The court also ruled Monday that teenagers may not be locked up for life without chance of parole if they haven't killed anyone.

Keeping people likely to commit more crimes locked up makes sense, he said. "We're saving a lot of lives. ... Why would we want to re-release these people onto the public?"

But Jack King, an attorney and director of communications at the National Association of Criminal Defense Lawyers, disagreed. "There's no way to predict future dangerousness. That's just crazy," King said. "It's not fair to keep them locked up. They've done all the time Congress said they should do."

But Congress passed the Adam Walsh Child Protection and Safety Act of 2006 as part of wave of state and federal laws that cracked down on sexual offenders in the past decade. Justices Clarence Thomas and Antonin Scalia dissented in the 7-2 decision, saying that keeping dangerous sex offenders off the streets should be left up to the states, not the federal government.

"What's next? Keeping people in jail after finishing sentences for assault or drug dealing because the person might commit another crime?" asked Tracy Velazquez, executive director of the Justice Policy Institute, which advocates reducing reliance on incarceration.

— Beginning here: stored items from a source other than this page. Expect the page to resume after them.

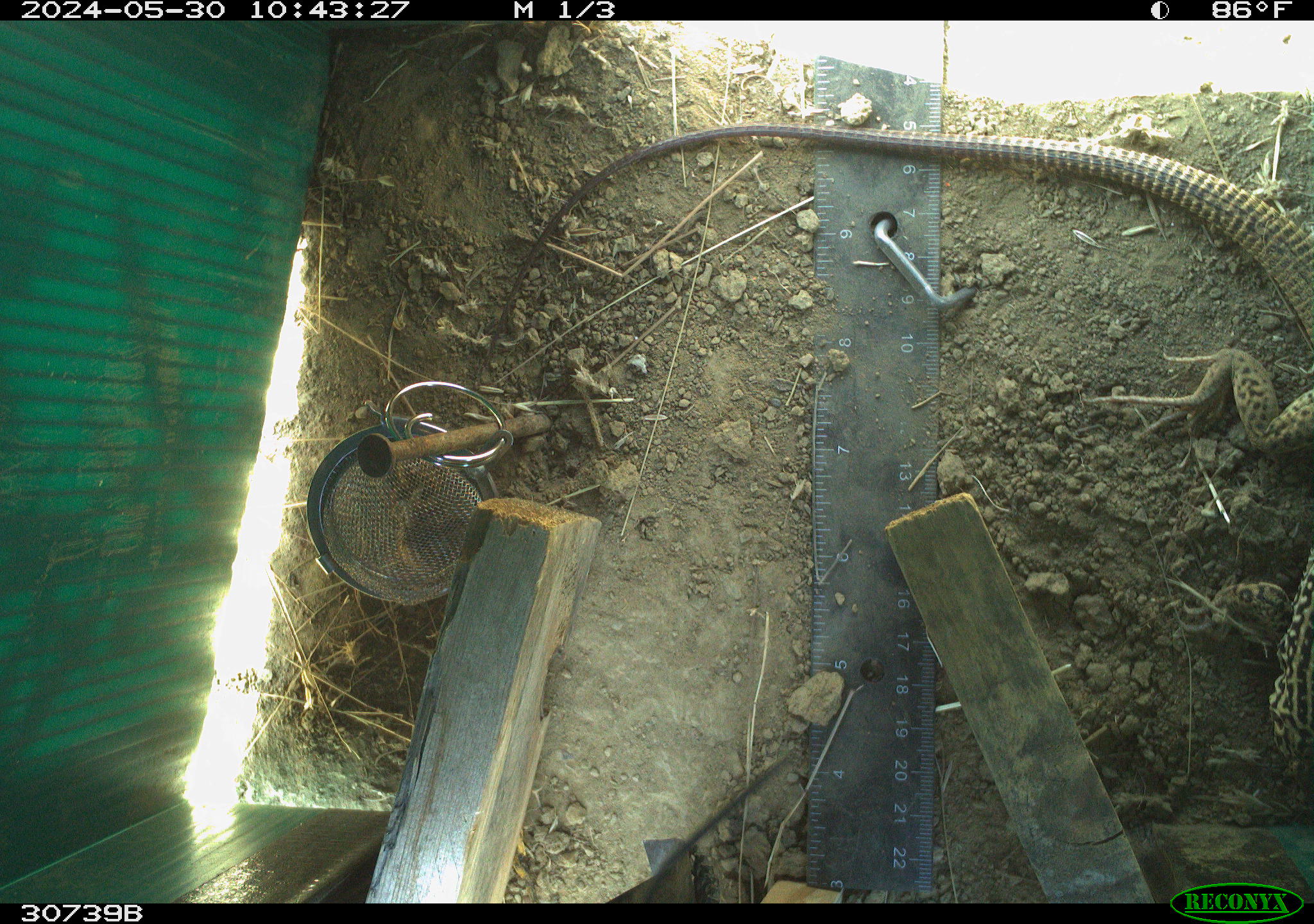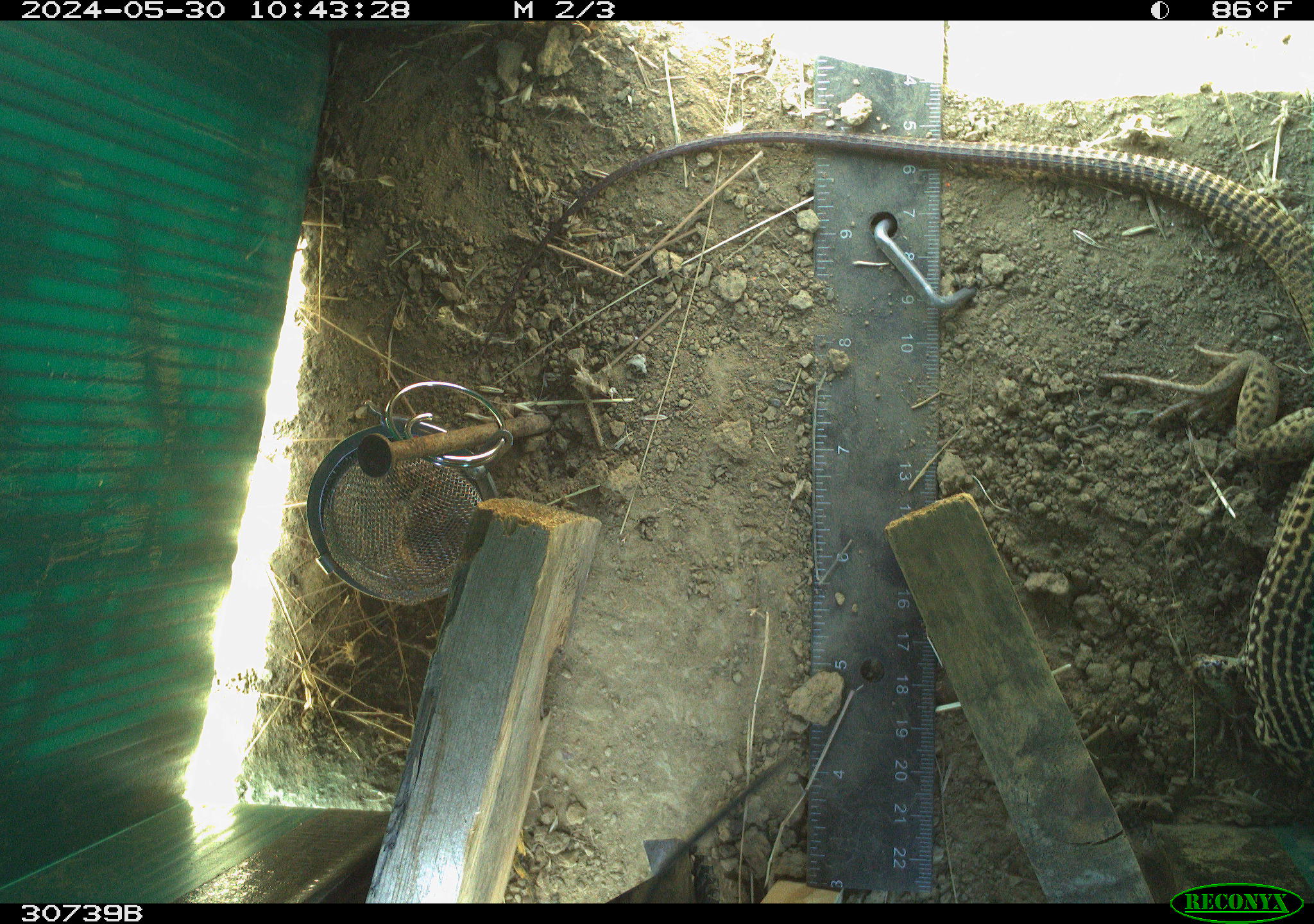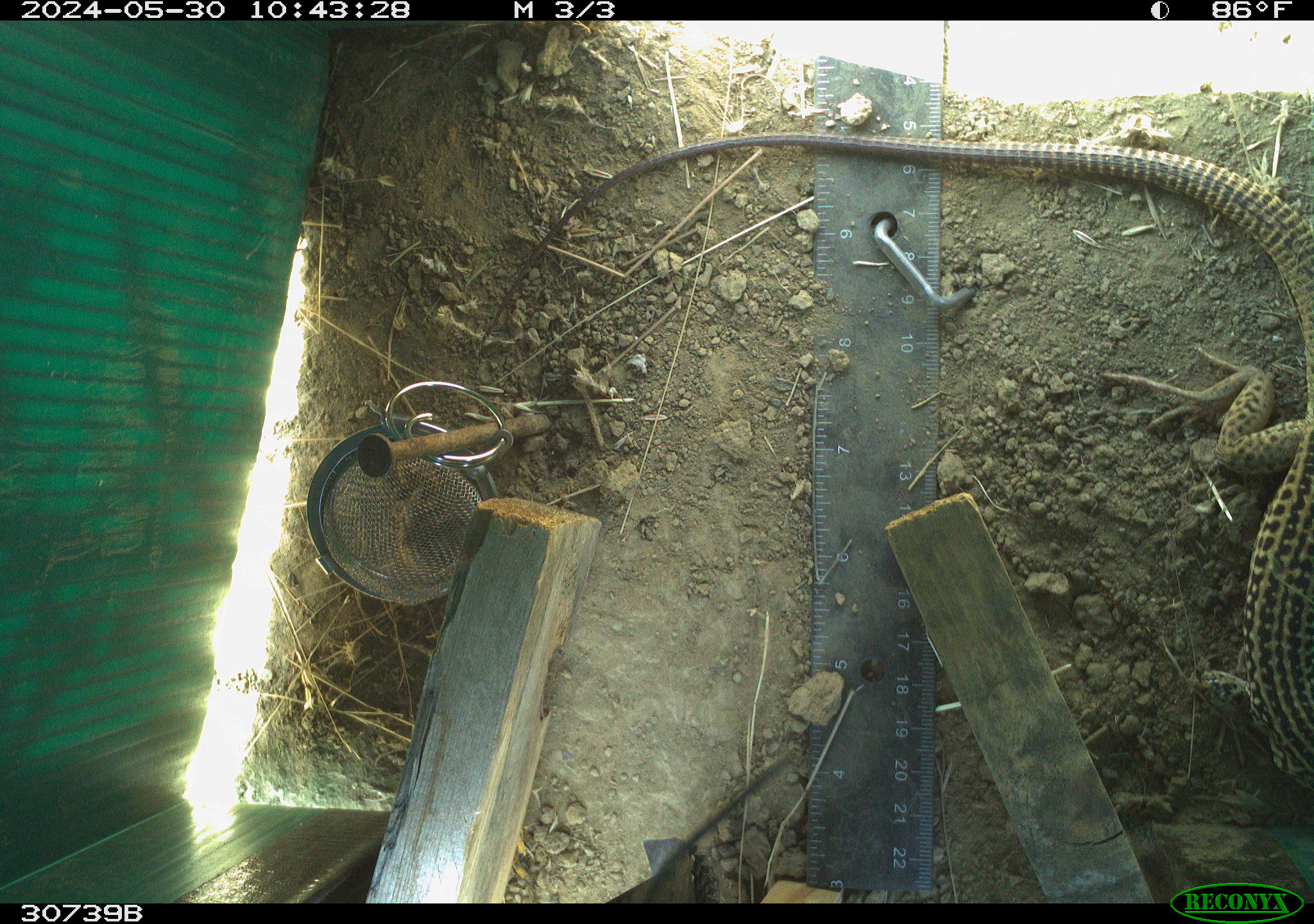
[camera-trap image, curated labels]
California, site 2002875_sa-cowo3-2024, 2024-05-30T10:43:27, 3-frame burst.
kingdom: Animalia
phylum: Chordata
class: Reptilia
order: Squamata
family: Teiidae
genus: Aspidoscelis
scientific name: Aspidoscelis tigris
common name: western whiptail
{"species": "western whiptail (Aspidoscelis tigris)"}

"This is window dressing for holding people forever," said Velazquez. "Policymakers are using it as a way to lock people away forever, not for people to get treatment and get better."

Velazquez said more than 20 states already have "civil commitment" laws that keep some sex offenders in jail after their sentences are done. Not enough is done, she said, to get the sex offenders treatment while they are in prison. And keeping them indefinitely costs taxpayers plenty. The price is $42,000 a year per person in Florida, and $166,000 yearly per person in California, she said.

Few sex offenders held under state civil commitment laws are ever released. Velazquez said only about 12 percent are released, and half of those are released on technicalities.

Most sex offenses are prosecuted under state law. But federal laws apply to child pornography crimes and offenses at military bases, Indian reservations and national parks.

Under the ruling, offenders would have a hearing on whether they should be detained after serving their sentences. But federal officials won't have to meet as high of a standard as they do in criminal court to continue to hold the person. Instead, the federal government would have to show they still are dangerous by "clear and convincing" evidence.

"It's like they are being re-sentenced without a jury," Velazquez said.

But Schmidt said the law might have helped his daughter. So might have the sexual offender registries that are common requirements now, but weren't when she was killed. Stephanie Schmidt accepted a ride from a co-worker that night. But she wouldn't have gotten in the car with him if she had known he was a convicted rapist, her father said.

The ruling was good news for Schmidt on a day that began with him and his wife, Peggy, talking about how much they miss their daughter. "It still seems impossible. It should never have happened to her."